Making a habit of challenging your intellect can’t hurt, and may boost your cognitive fitness and resilience. You are never too old to learn new information and develop new skills
Many programmers stop being programmers at some point. One day the newest language or technique is something they’re not interested in and they stop learning. You can often also tell the year that someone finished college, because the most recently published book on their shelf has a publish date a few years before they graduated.
If you want to be resilient, you need to not be that lazy person who decides they’ve learned enough and stop challenging their brain.
For any training, whether physical, cognitive or emotional, it is important to be disciplined and systematic in planning and executing your training sessions. If you want to improve your physical, cognitive, and emotional skills you need to strive for perfection.
9. Cognitive and emotional flexibility.
People who are resilient tend to be flexible — flexible in the way they think about challenges and flexible in the way they react emotionally to stress. They are not wedded to a specific style of coping. Instead, they shift from one coping strategy to another depending on the circumstances.
How many of us stick to what we know works, even when the current situation in no way fits the methods used before. When the soldiers in Vietnam became POWs they had to shed strategies they used as soldiers. No longer would brash confidence win the day and help them. That attitude that had earned them their current rank earned them punishment as a POW.

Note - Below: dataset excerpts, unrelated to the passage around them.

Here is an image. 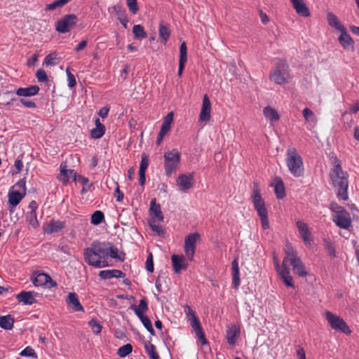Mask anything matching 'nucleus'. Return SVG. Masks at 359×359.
I'll return each mask as SVG.
<instances>
[{
	"label": "nucleus",
	"instance_id": "nucleus-27",
	"mask_svg": "<svg viewBox=\"0 0 359 359\" xmlns=\"http://www.w3.org/2000/svg\"><path fill=\"white\" fill-rule=\"evenodd\" d=\"M327 21L329 26L339 31V32L346 29L338 17L332 12H328L327 13Z\"/></svg>",
	"mask_w": 359,
	"mask_h": 359
},
{
	"label": "nucleus",
	"instance_id": "nucleus-17",
	"mask_svg": "<svg viewBox=\"0 0 359 359\" xmlns=\"http://www.w3.org/2000/svg\"><path fill=\"white\" fill-rule=\"evenodd\" d=\"M177 184L180 191H186L190 189L194 184V176L192 174H182L177 179Z\"/></svg>",
	"mask_w": 359,
	"mask_h": 359
},
{
	"label": "nucleus",
	"instance_id": "nucleus-63",
	"mask_svg": "<svg viewBox=\"0 0 359 359\" xmlns=\"http://www.w3.org/2000/svg\"><path fill=\"white\" fill-rule=\"evenodd\" d=\"M14 167H15V169H16V171H15L14 173L17 174V173H18L19 172H20V170H22V167H23V163H22V160H20V159H17V160L15 161Z\"/></svg>",
	"mask_w": 359,
	"mask_h": 359
},
{
	"label": "nucleus",
	"instance_id": "nucleus-30",
	"mask_svg": "<svg viewBox=\"0 0 359 359\" xmlns=\"http://www.w3.org/2000/svg\"><path fill=\"white\" fill-rule=\"evenodd\" d=\"M231 271L233 287L235 289H238L241 284V280L238 262L236 259L231 262Z\"/></svg>",
	"mask_w": 359,
	"mask_h": 359
},
{
	"label": "nucleus",
	"instance_id": "nucleus-58",
	"mask_svg": "<svg viewBox=\"0 0 359 359\" xmlns=\"http://www.w3.org/2000/svg\"><path fill=\"white\" fill-rule=\"evenodd\" d=\"M262 196L260 194V189L259 187V183L257 181L253 182L252 184V198H255V196Z\"/></svg>",
	"mask_w": 359,
	"mask_h": 359
},
{
	"label": "nucleus",
	"instance_id": "nucleus-48",
	"mask_svg": "<svg viewBox=\"0 0 359 359\" xmlns=\"http://www.w3.org/2000/svg\"><path fill=\"white\" fill-rule=\"evenodd\" d=\"M145 348L147 353L149 355L150 359H160L158 353L156 351V347L154 345L150 344L149 345H146Z\"/></svg>",
	"mask_w": 359,
	"mask_h": 359
},
{
	"label": "nucleus",
	"instance_id": "nucleus-12",
	"mask_svg": "<svg viewBox=\"0 0 359 359\" xmlns=\"http://www.w3.org/2000/svg\"><path fill=\"white\" fill-rule=\"evenodd\" d=\"M200 238V234L198 233H189L184 238V251L187 259L189 261H192L194 259L196 249V243Z\"/></svg>",
	"mask_w": 359,
	"mask_h": 359
},
{
	"label": "nucleus",
	"instance_id": "nucleus-28",
	"mask_svg": "<svg viewBox=\"0 0 359 359\" xmlns=\"http://www.w3.org/2000/svg\"><path fill=\"white\" fill-rule=\"evenodd\" d=\"M99 276L102 279H111L112 278H124L125 273L118 269H109L100 271Z\"/></svg>",
	"mask_w": 359,
	"mask_h": 359
},
{
	"label": "nucleus",
	"instance_id": "nucleus-61",
	"mask_svg": "<svg viewBox=\"0 0 359 359\" xmlns=\"http://www.w3.org/2000/svg\"><path fill=\"white\" fill-rule=\"evenodd\" d=\"M283 283H285V285L287 286V287H294V282H293V278L291 276V275L285 277L284 279H281Z\"/></svg>",
	"mask_w": 359,
	"mask_h": 359
},
{
	"label": "nucleus",
	"instance_id": "nucleus-9",
	"mask_svg": "<svg viewBox=\"0 0 359 359\" xmlns=\"http://www.w3.org/2000/svg\"><path fill=\"white\" fill-rule=\"evenodd\" d=\"M332 220L339 228L348 229L352 224L350 214L342 207L332 209Z\"/></svg>",
	"mask_w": 359,
	"mask_h": 359
},
{
	"label": "nucleus",
	"instance_id": "nucleus-16",
	"mask_svg": "<svg viewBox=\"0 0 359 359\" xmlns=\"http://www.w3.org/2000/svg\"><path fill=\"white\" fill-rule=\"evenodd\" d=\"M106 249L105 254L106 257L115 259L116 260L123 262L125 259V253L118 250V249L112 243L109 242H102Z\"/></svg>",
	"mask_w": 359,
	"mask_h": 359
},
{
	"label": "nucleus",
	"instance_id": "nucleus-25",
	"mask_svg": "<svg viewBox=\"0 0 359 359\" xmlns=\"http://www.w3.org/2000/svg\"><path fill=\"white\" fill-rule=\"evenodd\" d=\"M239 326L233 324L227 327L226 330V339L229 345H234L240 335Z\"/></svg>",
	"mask_w": 359,
	"mask_h": 359
},
{
	"label": "nucleus",
	"instance_id": "nucleus-57",
	"mask_svg": "<svg viewBox=\"0 0 359 359\" xmlns=\"http://www.w3.org/2000/svg\"><path fill=\"white\" fill-rule=\"evenodd\" d=\"M156 221V220H150L149 221V226H150V227L151 228V229L154 231H156L159 235L163 233V230L162 226H160V225L156 224H155Z\"/></svg>",
	"mask_w": 359,
	"mask_h": 359
},
{
	"label": "nucleus",
	"instance_id": "nucleus-14",
	"mask_svg": "<svg viewBox=\"0 0 359 359\" xmlns=\"http://www.w3.org/2000/svg\"><path fill=\"white\" fill-rule=\"evenodd\" d=\"M77 175L72 169H68L65 163H62L60 166V174L57 177L59 181L62 184H67L70 179L74 182L76 181Z\"/></svg>",
	"mask_w": 359,
	"mask_h": 359
},
{
	"label": "nucleus",
	"instance_id": "nucleus-41",
	"mask_svg": "<svg viewBox=\"0 0 359 359\" xmlns=\"http://www.w3.org/2000/svg\"><path fill=\"white\" fill-rule=\"evenodd\" d=\"M76 180L79 183L82 184V189H81V194H84L87 193L90 187H92V184L90 183L88 179L84 176L79 175L77 177Z\"/></svg>",
	"mask_w": 359,
	"mask_h": 359
},
{
	"label": "nucleus",
	"instance_id": "nucleus-23",
	"mask_svg": "<svg viewBox=\"0 0 359 359\" xmlns=\"http://www.w3.org/2000/svg\"><path fill=\"white\" fill-rule=\"evenodd\" d=\"M149 215L152 217L151 220L163 222L164 217L159 204L156 203V198L151 199L149 207Z\"/></svg>",
	"mask_w": 359,
	"mask_h": 359
},
{
	"label": "nucleus",
	"instance_id": "nucleus-40",
	"mask_svg": "<svg viewBox=\"0 0 359 359\" xmlns=\"http://www.w3.org/2000/svg\"><path fill=\"white\" fill-rule=\"evenodd\" d=\"M170 36V31L169 28L161 23L159 25V36L164 44L167 43Z\"/></svg>",
	"mask_w": 359,
	"mask_h": 359
},
{
	"label": "nucleus",
	"instance_id": "nucleus-59",
	"mask_svg": "<svg viewBox=\"0 0 359 359\" xmlns=\"http://www.w3.org/2000/svg\"><path fill=\"white\" fill-rule=\"evenodd\" d=\"M146 269L149 272L154 271V264L151 254H149V255L147 258Z\"/></svg>",
	"mask_w": 359,
	"mask_h": 359
},
{
	"label": "nucleus",
	"instance_id": "nucleus-15",
	"mask_svg": "<svg viewBox=\"0 0 359 359\" xmlns=\"http://www.w3.org/2000/svg\"><path fill=\"white\" fill-rule=\"evenodd\" d=\"M211 118V103L208 96L205 94L203 97L202 107L201 109L198 121L206 123Z\"/></svg>",
	"mask_w": 359,
	"mask_h": 359
},
{
	"label": "nucleus",
	"instance_id": "nucleus-33",
	"mask_svg": "<svg viewBox=\"0 0 359 359\" xmlns=\"http://www.w3.org/2000/svg\"><path fill=\"white\" fill-rule=\"evenodd\" d=\"M263 114L266 121L271 123L278 121L280 119V115L278 111L270 106L265 107L263 109Z\"/></svg>",
	"mask_w": 359,
	"mask_h": 359
},
{
	"label": "nucleus",
	"instance_id": "nucleus-11",
	"mask_svg": "<svg viewBox=\"0 0 359 359\" xmlns=\"http://www.w3.org/2000/svg\"><path fill=\"white\" fill-rule=\"evenodd\" d=\"M252 201L254 208L260 217L263 229H269V222L268 219V211L266 208L265 202L264 199L262 198V196H255V198H252Z\"/></svg>",
	"mask_w": 359,
	"mask_h": 359
},
{
	"label": "nucleus",
	"instance_id": "nucleus-22",
	"mask_svg": "<svg viewBox=\"0 0 359 359\" xmlns=\"http://www.w3.org/2000/svg\"><path fill=\"white\" fill-rule=\"evenodd\" d=\"M297 227L304 243L310 245L312 243V238L309 226L304 222L298 221L297 222Z\"/></svg>",
	"mask_w": 359,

Instead they had to grow and learn new coping strategies. From working out while contained in what was essentially a coffin, to getting their social connections via the ‘tap code’ (including variations for instances when tapping on walls or pipes was not practical).
They had to accept their new reality and adapt with it so that they could come out on the other side of the ordeal with some semblance of sanity and strength.
…resilient individuals often find that trauma has forced them to learn something new or to grow as a person.
10. Meaning purpose and growth.
In psychological research, studies have found that having a clear and valued purpose, and committing fully to a mission, can dramatically strengthen one’s resilience.
Simon Sinek calls it your ‘why’ in his book Start with Why. Jeff Goins refers to it as your purpose which comes out of your story in The Art of Work. They both come down to the same thing — an answer to the question, “What am I on this earth to do?” Resilient people have a clear idea of what that mission is, which lets them adapt to ordeals by changing what they plan to do as they suffer, but still aim for the same target.
This is the business owner that loses many of his staff in the 9/11 terrorist attacks and defines the purpose of his business to provide salaries for the families left behind, and scholarships for children now missing a parent. Focusing on why he was still running the business gave everyone at the business that decided to stay a purpose that was greater than them (altruism at work) and a way to keep going forward in the light of such devastation.
We may not all have such lofty purposes, but you should have a purpose to the work you do. If you’re not sure how to find that purpose I wrote a whole series on defining and working towards your ideal life.
My purpose statements sit on Post-It notes over my desk so that I’m reminded daily why I do what I do. Who am I helping and what am I working towards. With this constant reminder I have a much easier time navigating the tough times that come my way.
If you’re looking to learn how to become a more resilient person, then Resilience is a good book for you to dig into. I feel that some of the principles don’t warrant their own chapter, but overall Resilience gives you a great look at what it means to overcome that which is hard in life, and a framework to dig further into becoming the resilient person you want to be.
After reading the book, you can dig more into the areas you don’t quite understand now that you’ve been provided with a framework for investigation.